Chuva de prata



Quase sempre que vejo um Siena cinza, eu procuro por minha mãe. Lá estava ela, serelepe na direção. A conquista da autonomia que lhe foi tirada por tantos anos de casamento com um homem que não admitia tamanha emancipação: dirigir. No mês seguinte à morte de meu pai, mamãe já estava na autoescola. Aprendeu a guiar com 36 anos e nunca mais parou.

O Siena prata de mamãe era a extensão da casa dela: espaçoso e desorganizado. Muitos cheiros se misturavam dentro daquele carro: curral, mingau, suor dos netos, mudas de plantas, compras de supermercado, panfletos de publicidade que ela acumulava pelo carpete, sacos de roupas para doar etc, etc, etc. Uma verdadeira caixa de Maria, cheia de personalidade e anarquia.

Antes do Siena, mamãe teve um fusca azul diamante, um gol verde metálico modelo antigo e um gol amarelo ovo playboy modelo mais novo. Todavia, o Siena prata talvez tenha sido o companheiro perfeito das andanças de Maria. Discreto, simples, porém robusto. Porta-malas amplo, aberto como o sorriso da proprietária.

Carro que nunca lhe deixou na mão em suas idas e vindas da fazenda. Lama e pó, terra. Mamãe, signo de capricórnio. Os porteiros do meu prédio sofriam para devolver o brilho prateado ao quatro portas. Lustrosidade que mal durava até a próxima semana.

Começo a acreditar que o Siena prata é um veículo que atrai vovós enxutas e traquinas, pois estou sempre a esbarrar com algumas delas aqui e acolá. E quando um desses carrinhos entra na minha quadra, mesclando esperança e desalento, eu quero acreditar. Mamãe já está chegando para ver os meninos! Para trazer um presente! Para assistir à novela!

Mas não é a mamãe... Apenas outra coroa descolada, mãe de outra felizarda, avó de outros netos sortudos. Entretanto é inevitável checar para ter certeza. Impossível não pensar que tudo deveria ter sido diferente... E hoje, ao dar ré em seu Siena prata, aquela senhora que quase me atropelou bem que podia ser Maria aprontando mais uma de suas molecagens.

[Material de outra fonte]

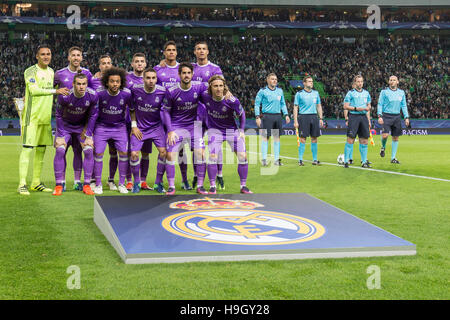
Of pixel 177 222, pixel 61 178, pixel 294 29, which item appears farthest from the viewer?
pixel 294 29

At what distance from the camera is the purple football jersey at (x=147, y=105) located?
8500 millimetres

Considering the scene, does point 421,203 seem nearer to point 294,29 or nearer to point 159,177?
point 159,177

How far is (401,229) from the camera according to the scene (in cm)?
594

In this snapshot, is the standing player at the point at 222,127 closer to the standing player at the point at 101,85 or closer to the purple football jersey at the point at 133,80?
the purple football jersey at the point at 133,80

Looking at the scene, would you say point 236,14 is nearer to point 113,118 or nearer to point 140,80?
point 140,80

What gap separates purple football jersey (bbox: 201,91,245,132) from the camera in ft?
26.9

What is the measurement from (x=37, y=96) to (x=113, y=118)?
1268 mm

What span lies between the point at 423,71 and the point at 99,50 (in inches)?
947

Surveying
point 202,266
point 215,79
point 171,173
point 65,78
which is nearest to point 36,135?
point 65,78

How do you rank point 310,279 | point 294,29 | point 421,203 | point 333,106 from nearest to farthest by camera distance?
point 310,279 < point 421,203 < point 333,106 < point 294,29

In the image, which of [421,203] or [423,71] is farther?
[423,71]

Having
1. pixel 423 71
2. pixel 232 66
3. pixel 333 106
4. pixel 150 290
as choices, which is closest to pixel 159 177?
pixel 150 290

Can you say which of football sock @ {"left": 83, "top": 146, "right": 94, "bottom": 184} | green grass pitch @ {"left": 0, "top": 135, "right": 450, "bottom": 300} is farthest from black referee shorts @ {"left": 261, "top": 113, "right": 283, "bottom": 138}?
football sock @ {"left": 83, "top": 146, "right": 94, "bottom": 184}

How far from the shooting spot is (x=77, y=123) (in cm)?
859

P.S.: Agora eu vou vender esse roteiro para a Fiat fazer um daqueles filmes publicitários em tom sépia que dão nó na garganta e ganham prêmios em Cannes.

Tema do post:

http://www.youtube.com/watch?v=EqWLpTKBFcU


Comentários

  1. Bom dia Lu!

    Bateu uma saudade aí neste coração? É Lu, a saudade é um sentimento ardil, na realidade doloroso se tratando de mamãe...

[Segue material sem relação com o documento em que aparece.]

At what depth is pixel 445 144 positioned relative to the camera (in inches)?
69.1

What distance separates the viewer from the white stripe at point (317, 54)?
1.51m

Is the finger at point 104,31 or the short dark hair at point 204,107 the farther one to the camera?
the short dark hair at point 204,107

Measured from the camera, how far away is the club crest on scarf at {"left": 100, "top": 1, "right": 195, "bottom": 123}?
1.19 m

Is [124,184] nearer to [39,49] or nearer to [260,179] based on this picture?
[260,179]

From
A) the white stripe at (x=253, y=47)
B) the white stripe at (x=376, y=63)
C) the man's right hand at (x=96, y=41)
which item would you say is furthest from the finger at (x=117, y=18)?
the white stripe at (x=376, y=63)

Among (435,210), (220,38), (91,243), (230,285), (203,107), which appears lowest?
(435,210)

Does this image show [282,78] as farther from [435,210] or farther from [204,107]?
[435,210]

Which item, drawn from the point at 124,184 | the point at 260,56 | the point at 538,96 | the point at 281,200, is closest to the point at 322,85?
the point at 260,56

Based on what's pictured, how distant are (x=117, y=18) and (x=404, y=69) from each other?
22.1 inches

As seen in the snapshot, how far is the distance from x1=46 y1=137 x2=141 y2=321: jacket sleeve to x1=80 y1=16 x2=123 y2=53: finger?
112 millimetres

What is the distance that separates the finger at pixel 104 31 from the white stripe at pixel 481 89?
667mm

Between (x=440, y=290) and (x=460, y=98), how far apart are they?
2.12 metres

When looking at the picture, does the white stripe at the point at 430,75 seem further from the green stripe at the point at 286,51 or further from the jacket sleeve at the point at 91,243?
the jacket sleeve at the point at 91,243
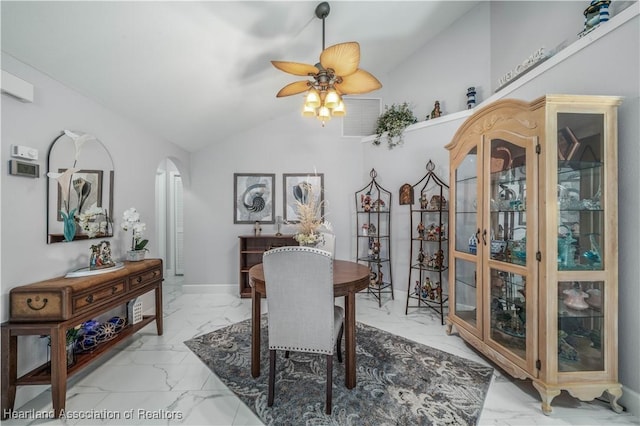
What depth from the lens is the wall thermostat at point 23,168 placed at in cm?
163

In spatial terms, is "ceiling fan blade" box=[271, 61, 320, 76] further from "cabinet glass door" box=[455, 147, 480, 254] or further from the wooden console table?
the wooden console table

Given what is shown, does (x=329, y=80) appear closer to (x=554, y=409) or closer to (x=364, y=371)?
(x=364, y=371)

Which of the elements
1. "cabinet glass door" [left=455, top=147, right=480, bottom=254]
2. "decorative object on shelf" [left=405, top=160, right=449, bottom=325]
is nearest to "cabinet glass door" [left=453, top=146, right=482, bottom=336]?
"cabinet glass door" [left=455, top=147, right=480, bottom=254]

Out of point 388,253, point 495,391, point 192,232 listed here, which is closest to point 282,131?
point 192,232

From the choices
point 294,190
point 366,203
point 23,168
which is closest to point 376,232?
point 366,203

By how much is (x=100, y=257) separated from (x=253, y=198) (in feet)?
7.60

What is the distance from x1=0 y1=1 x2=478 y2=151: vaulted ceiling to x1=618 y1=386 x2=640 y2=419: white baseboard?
3548mm

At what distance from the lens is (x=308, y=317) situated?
1678 millimetres

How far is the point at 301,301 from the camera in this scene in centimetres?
167

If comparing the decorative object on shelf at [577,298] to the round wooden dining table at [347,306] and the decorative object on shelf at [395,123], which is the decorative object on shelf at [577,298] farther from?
the decorative object on shelf at [395,123]

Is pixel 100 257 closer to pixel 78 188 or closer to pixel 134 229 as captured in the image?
pixel 134 229

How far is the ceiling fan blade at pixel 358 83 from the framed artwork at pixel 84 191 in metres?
2.28

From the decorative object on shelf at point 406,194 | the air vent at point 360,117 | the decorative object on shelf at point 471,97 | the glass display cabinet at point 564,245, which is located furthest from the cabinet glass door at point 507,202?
the air vent at point 360,117

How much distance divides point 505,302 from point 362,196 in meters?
2.50
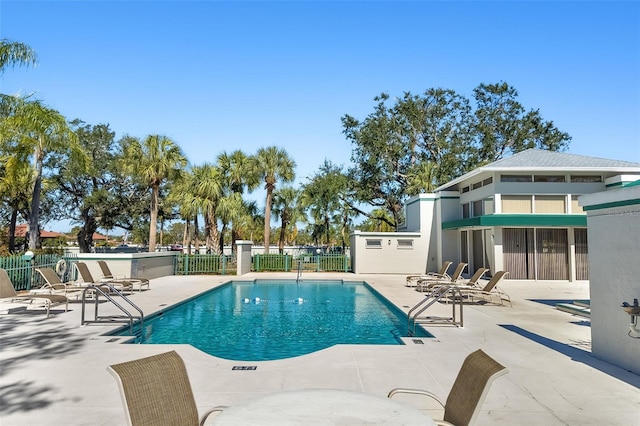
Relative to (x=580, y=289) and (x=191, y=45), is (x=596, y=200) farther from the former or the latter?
(x=191, y=45)

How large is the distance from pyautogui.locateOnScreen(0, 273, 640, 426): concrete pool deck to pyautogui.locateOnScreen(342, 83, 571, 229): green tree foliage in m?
28.2

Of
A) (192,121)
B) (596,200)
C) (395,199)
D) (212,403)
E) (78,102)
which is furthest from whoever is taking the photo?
(395,199)

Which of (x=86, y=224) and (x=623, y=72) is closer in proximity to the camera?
(x=623, y=72)

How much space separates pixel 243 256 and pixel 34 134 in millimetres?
11344

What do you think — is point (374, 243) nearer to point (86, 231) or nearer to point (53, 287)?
point (53, 287)

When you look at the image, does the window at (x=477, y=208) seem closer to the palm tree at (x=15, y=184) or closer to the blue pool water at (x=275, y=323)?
the blue pool water at (x=275, y=323)

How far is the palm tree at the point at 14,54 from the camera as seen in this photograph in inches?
520

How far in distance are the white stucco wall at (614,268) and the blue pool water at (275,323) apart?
3.12 meters

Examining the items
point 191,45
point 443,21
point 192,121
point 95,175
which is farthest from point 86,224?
point 443,21

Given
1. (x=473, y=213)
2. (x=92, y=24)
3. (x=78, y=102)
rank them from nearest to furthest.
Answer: (x=92, y=24) → (x=78, y=102) → (x=473, y=213)

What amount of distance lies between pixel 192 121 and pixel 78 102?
4.88 metres

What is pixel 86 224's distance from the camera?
34.8 meters

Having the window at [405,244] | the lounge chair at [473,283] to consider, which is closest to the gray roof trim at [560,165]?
the window at [405,244]

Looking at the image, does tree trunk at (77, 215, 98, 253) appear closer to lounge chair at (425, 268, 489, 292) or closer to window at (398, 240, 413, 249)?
window at (398, 240, 413, 249)
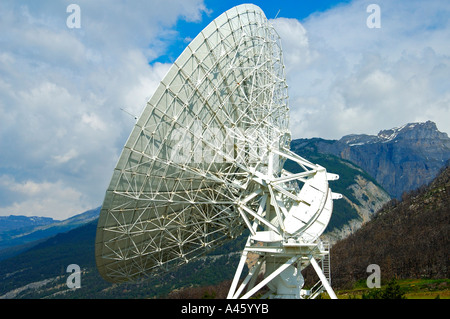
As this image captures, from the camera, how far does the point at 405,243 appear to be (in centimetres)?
13738

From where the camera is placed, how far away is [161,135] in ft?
91.0

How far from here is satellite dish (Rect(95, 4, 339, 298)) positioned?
→ 27844 millimetres

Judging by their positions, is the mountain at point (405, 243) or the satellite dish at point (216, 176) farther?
the mountain at point (405, 243)

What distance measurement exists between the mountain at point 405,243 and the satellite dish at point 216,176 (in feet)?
269

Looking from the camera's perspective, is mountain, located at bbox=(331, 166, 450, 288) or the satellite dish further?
mountain, located at bbox=(331, 166, 450, 288)

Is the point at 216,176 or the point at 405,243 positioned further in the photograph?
the point at 405,243

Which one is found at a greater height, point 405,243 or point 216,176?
point 216,176

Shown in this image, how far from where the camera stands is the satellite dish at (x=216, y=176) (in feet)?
91.4

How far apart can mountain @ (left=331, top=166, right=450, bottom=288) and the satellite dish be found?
269ft

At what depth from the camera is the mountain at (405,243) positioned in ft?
374

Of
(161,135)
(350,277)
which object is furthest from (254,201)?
(350,277)

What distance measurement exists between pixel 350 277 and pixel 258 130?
104 metres

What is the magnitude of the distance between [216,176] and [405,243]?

    Mas faz parte da vida sofrer perdas insubstituíveis. Pessoas que passam pela nossas vidas deixando suas marcas num ir e vir infinito...
    Mas nunca niguém nos ensinou e nunca aprenderemos como reagir diante da saudade que algumas pessoas deixaram em nós. (como nossa Mãe!)

    Beijos,

    Leila.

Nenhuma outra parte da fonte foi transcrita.